##### Data for this task #####

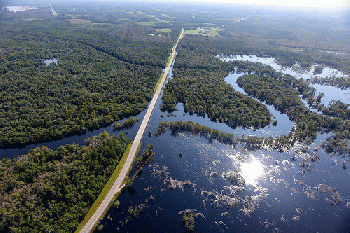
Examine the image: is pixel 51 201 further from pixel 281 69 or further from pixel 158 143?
pixel 281 69

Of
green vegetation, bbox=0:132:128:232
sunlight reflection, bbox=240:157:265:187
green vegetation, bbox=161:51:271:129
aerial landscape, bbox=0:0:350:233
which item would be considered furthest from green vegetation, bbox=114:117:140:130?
sunlight reflection, bbox=240:157:265:187

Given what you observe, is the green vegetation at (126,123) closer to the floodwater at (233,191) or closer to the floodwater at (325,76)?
the floodwater at (233,191)

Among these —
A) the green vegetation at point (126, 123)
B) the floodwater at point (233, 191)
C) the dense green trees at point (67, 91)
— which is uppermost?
the dense green trees at point (67, 91)

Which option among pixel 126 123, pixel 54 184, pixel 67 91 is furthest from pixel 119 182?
pixel 67 91

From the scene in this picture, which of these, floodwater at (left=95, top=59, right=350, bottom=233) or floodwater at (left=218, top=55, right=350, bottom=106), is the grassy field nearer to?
floodwater at (left=95, top=59, right=350, bottom=233)

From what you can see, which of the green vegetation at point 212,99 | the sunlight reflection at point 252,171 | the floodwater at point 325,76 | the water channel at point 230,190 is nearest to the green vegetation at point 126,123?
the water channel at point 230,190

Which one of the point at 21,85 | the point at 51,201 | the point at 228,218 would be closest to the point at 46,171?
the point at 51,201
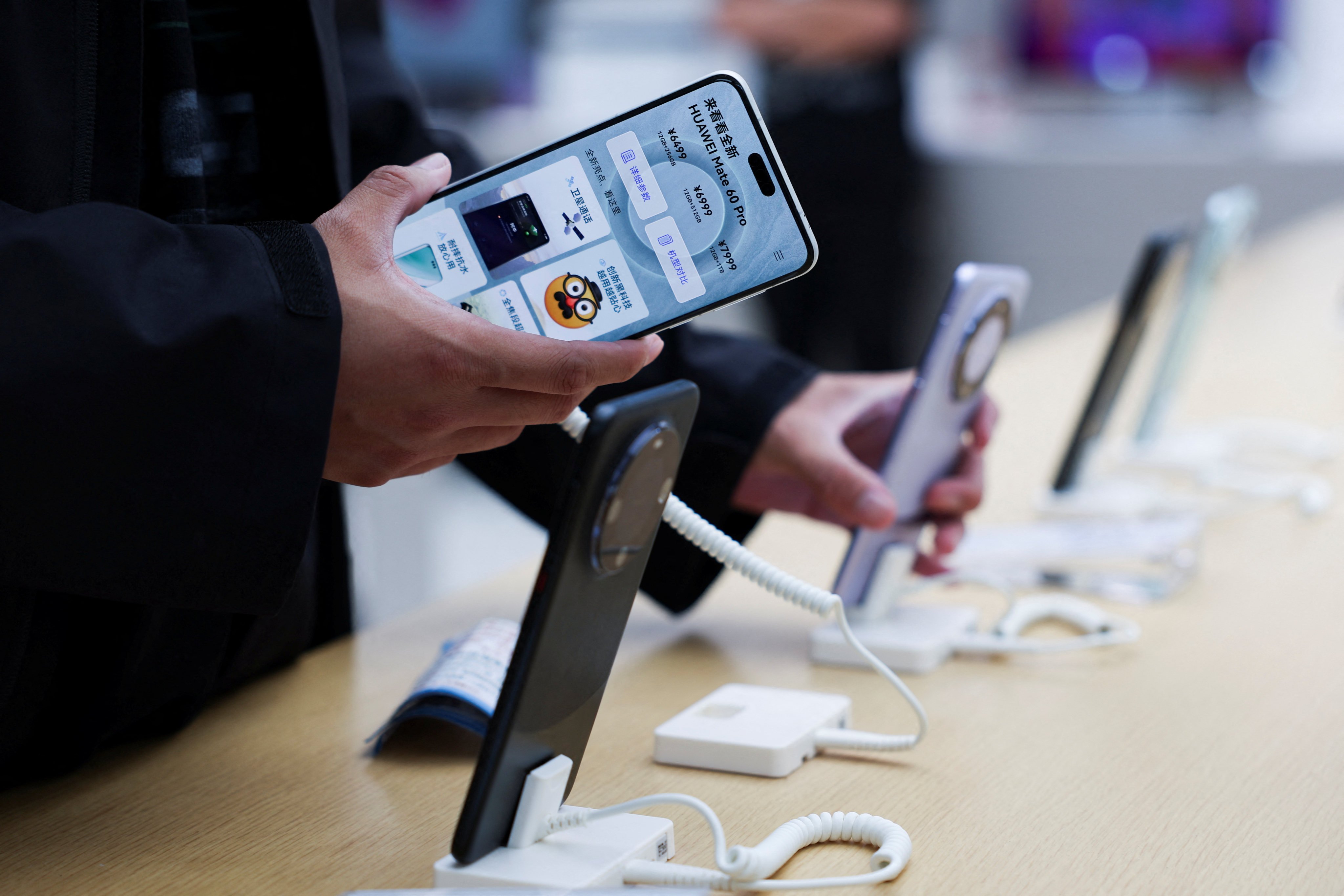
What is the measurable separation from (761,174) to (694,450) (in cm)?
30

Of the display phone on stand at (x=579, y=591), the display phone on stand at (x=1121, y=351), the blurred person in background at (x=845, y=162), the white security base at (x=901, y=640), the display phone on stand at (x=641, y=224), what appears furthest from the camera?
the blurred person in background at (x=845, y=162)

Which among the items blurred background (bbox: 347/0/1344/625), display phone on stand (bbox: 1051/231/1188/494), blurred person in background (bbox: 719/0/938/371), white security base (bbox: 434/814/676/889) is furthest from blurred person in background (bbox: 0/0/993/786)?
blurred person in background (bbox: 719/0/938/371)

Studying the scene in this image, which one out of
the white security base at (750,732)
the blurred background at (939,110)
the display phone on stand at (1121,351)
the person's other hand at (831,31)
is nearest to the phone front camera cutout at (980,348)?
the white security base at (750,732)

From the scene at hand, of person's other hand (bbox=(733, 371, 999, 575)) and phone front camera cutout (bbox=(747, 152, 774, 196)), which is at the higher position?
phone front camera cutout (bbox=(747, 152, 774, 196))

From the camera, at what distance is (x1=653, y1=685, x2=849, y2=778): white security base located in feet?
2.01

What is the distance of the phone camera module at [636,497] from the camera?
17.5 inches

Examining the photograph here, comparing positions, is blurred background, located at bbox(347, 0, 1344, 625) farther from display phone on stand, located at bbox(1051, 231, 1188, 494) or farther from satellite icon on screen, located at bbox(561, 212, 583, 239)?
satellite icon on screen, located at bbox(561, 212, 583, 239)

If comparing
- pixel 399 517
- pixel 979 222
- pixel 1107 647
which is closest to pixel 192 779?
pixel 1107 647

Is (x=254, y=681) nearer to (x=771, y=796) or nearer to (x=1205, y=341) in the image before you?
(x=771, y=796)

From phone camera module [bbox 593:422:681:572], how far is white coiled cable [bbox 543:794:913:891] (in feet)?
0.29

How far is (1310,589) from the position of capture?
36.0 inches

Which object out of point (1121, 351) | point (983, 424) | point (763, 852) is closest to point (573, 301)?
point (763, 852)

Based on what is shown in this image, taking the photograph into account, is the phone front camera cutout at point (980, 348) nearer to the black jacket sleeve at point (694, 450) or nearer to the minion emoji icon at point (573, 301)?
the black jacket sleeve at point (694, 450)

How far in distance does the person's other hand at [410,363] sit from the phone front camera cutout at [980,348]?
31 cm
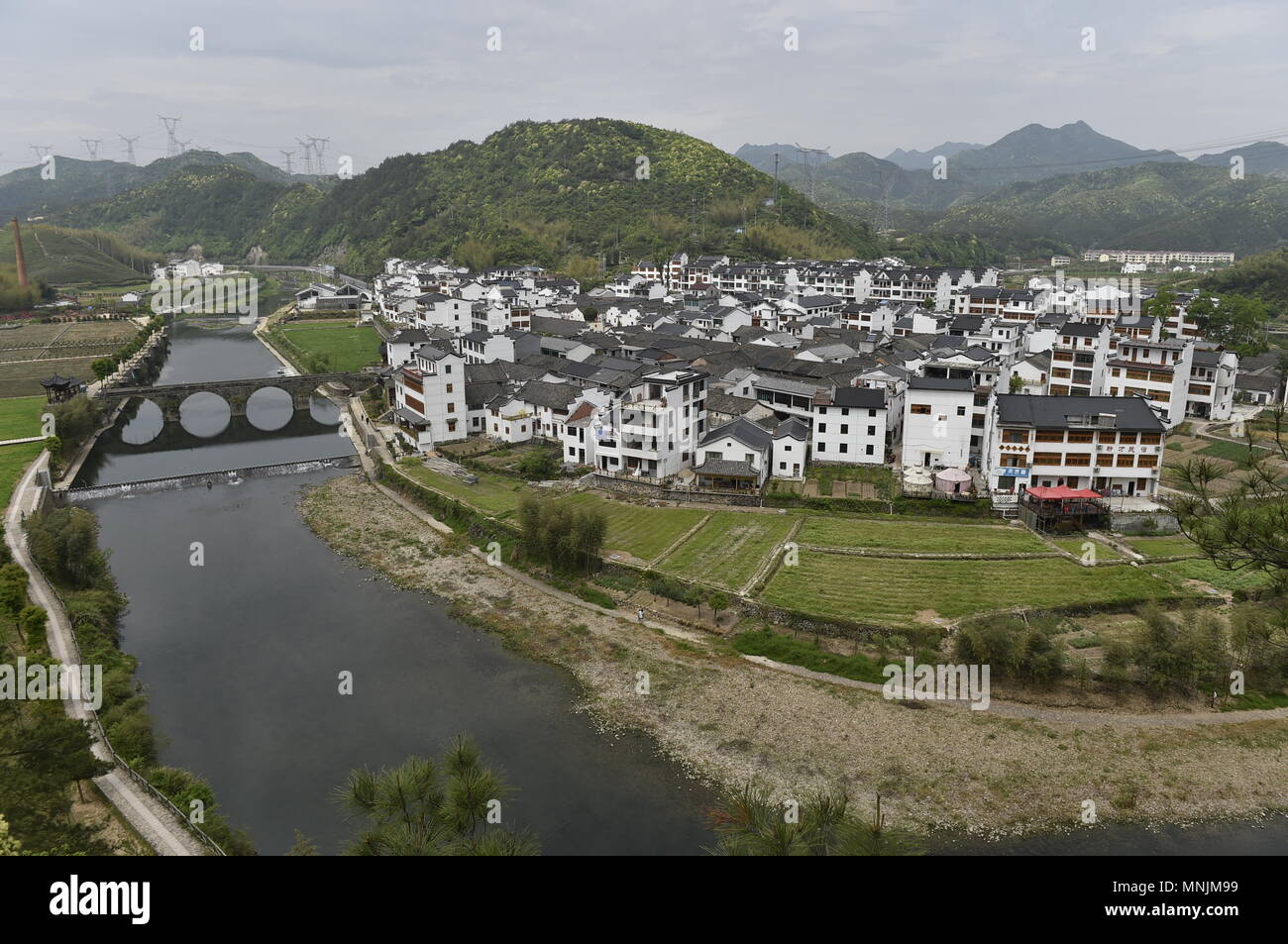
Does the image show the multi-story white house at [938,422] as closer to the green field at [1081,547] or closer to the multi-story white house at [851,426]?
the multi-story white house at [851,426]

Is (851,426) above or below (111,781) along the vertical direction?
above

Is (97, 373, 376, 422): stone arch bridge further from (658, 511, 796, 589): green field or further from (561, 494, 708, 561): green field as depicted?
(658, 511, 796, 589): green field

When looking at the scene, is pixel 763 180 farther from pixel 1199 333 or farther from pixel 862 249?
pixel 1199 333

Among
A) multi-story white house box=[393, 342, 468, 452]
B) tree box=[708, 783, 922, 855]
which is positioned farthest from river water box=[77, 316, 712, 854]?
multi-story white house box=[393, 342, 468, 452]

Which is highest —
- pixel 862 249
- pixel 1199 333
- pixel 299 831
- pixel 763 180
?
pixel 763 180

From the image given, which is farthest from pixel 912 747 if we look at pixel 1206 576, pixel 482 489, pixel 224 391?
pixel 224 391

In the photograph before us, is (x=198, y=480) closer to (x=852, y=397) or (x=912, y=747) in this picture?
(x=852, y=397)
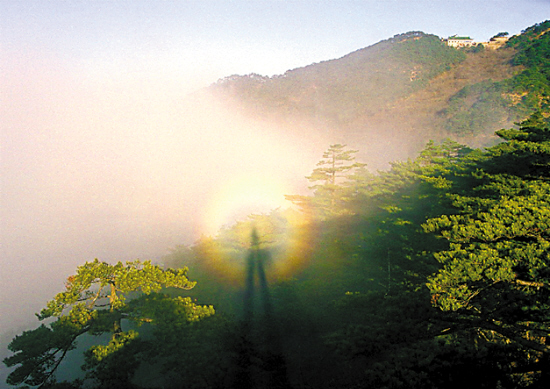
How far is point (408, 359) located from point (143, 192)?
604 feet

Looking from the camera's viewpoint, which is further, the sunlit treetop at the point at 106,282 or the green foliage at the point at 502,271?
the sunlit treetop at the point at 106,282

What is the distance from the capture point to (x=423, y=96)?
145 metres

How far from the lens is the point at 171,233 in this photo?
351ft

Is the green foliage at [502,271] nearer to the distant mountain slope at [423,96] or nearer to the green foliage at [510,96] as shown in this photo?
the distant mountain slope at [423,96]

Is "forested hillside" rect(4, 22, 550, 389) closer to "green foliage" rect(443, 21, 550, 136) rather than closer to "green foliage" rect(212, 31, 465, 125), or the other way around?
"green foliage" rect(443, 21, 550, 136)

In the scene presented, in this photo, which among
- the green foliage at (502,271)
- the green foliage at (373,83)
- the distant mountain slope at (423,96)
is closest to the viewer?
the green foliage at (502,271)

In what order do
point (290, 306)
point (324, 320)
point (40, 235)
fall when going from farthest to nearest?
point (40, 235)
point (290, 306)
point (324, 320)

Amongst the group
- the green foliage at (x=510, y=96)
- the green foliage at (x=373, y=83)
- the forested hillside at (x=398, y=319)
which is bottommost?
the forested hillside at (x=398, y=319)

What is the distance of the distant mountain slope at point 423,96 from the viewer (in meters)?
98.2

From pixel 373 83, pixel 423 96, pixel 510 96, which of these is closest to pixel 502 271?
pixel 510 96

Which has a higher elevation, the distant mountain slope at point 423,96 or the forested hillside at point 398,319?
the distant mountain slope at point 423,96

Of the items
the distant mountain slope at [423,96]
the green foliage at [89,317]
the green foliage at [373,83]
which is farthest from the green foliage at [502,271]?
the green foliage at [373,83]

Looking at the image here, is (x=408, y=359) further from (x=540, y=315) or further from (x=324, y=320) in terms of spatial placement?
(x=324, y=320)

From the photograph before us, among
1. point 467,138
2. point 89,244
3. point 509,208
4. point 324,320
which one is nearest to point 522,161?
point 509,208
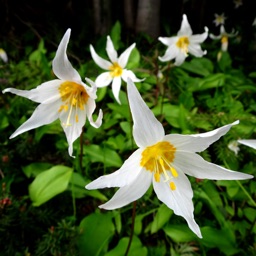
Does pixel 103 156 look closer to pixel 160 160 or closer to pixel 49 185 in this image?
pixel 49 185

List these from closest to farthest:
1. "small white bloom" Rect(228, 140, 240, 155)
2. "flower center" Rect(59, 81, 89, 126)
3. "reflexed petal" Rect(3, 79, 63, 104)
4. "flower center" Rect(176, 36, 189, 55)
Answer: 1. "reflexed petal" Rect(3, 79, 63, 104)
2. "flower center" Rect(59, 81, 89, 126)
3. "small white bloom" Rect(228, 140, 240, 155)
4. "flower center" Rect(176, 36, 189, 55)

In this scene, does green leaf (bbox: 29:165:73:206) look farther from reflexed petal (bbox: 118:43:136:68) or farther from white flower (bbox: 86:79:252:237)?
reflexed petal (bbox: 118:43:136:68)

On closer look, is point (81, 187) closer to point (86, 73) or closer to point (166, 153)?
point (166, 153)

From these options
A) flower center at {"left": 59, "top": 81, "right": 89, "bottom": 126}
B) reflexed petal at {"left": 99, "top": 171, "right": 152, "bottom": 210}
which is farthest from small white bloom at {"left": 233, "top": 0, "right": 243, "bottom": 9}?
reflexed petal at {"left": 99, "top": 171, "right": 152, "bottom": 210}

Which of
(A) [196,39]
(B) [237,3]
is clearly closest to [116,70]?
(A) [196,39]

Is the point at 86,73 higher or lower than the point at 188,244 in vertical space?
higher

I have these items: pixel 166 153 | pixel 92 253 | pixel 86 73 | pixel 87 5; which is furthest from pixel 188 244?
pixel 87 5
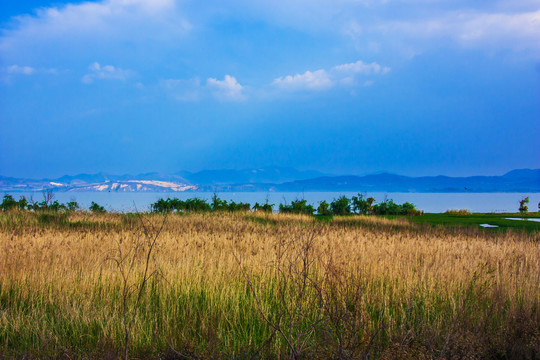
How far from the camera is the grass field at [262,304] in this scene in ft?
10.2

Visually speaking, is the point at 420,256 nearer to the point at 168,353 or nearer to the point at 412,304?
the point at 412,304

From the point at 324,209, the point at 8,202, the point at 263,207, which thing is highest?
the point at 8,202

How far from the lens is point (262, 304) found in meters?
4.21

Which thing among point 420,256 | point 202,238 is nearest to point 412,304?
point 420,256

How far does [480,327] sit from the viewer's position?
3791 mm

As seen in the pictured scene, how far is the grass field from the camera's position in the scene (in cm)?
312

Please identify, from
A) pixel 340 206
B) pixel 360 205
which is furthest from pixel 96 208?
pixel 360 205

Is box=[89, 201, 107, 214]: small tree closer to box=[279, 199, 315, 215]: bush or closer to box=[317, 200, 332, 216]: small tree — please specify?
box=[279, 199, 315, 215]: bush

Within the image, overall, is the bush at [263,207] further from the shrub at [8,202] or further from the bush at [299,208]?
the shrub at [8,202]

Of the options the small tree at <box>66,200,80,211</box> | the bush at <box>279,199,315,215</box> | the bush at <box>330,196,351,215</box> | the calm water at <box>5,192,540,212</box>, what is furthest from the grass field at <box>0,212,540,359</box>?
the bush at <box>330,196,351,215</box>

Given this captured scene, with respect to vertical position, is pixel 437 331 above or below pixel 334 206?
below

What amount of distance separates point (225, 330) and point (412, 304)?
7.46 feet

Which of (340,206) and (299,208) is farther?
(340,206)

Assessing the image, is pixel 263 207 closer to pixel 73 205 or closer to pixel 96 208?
pixel 96 208
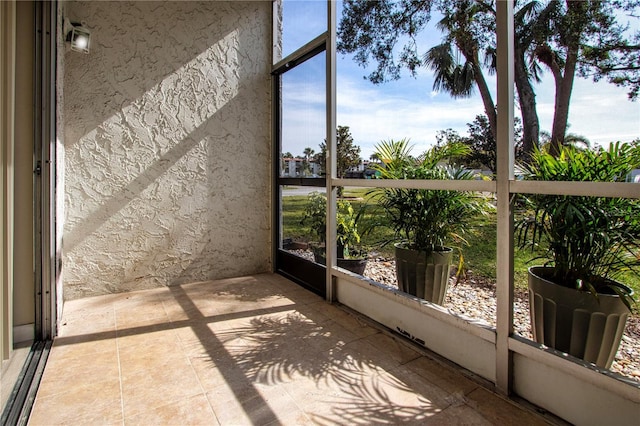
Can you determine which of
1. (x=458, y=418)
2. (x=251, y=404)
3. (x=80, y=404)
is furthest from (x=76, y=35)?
(x=458, y=418)

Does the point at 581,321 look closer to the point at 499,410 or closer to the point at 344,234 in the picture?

#####

What to produce: Only the lines from the one containing "Of the options" through the last line of the records above should be repeated, exactly and without pictures.

Exercise response:
Of the options the small tree at <box>66,200,80,211</box> | the bush at <box>279,199,315,215</box> | the bush at <box>330,196,351,215</box> | the calm water at <box>5,192,540,212</box>, what is furthest from the grass field at <box>0,212,540,359</box>?
the bush at <box>330,196,351,215</box>

Given this captured scene, with respect to vertical position, is pixel 437 331 above or below pixel 334 206?
below

What amount of distance separates point (225, 330) and point (412, 304)?
7.46 feet

Which of (340,206) and (299,208) is farther?
(340,206)

Assessing the image, is pixel 263 207 closer to pixel 73 205 or closer to pixel 96 208?
pixel 96 208
Can you determine which of
1. (x=458, y=418)
2. (x=251, y=404)
3. (x=80, y=404)
is furthest from (x=76, y=35)?
(x=458, y=418)

Does the point at 581,321 look closer to the point at 499,410 or closer to the point at 344,234 in the picture?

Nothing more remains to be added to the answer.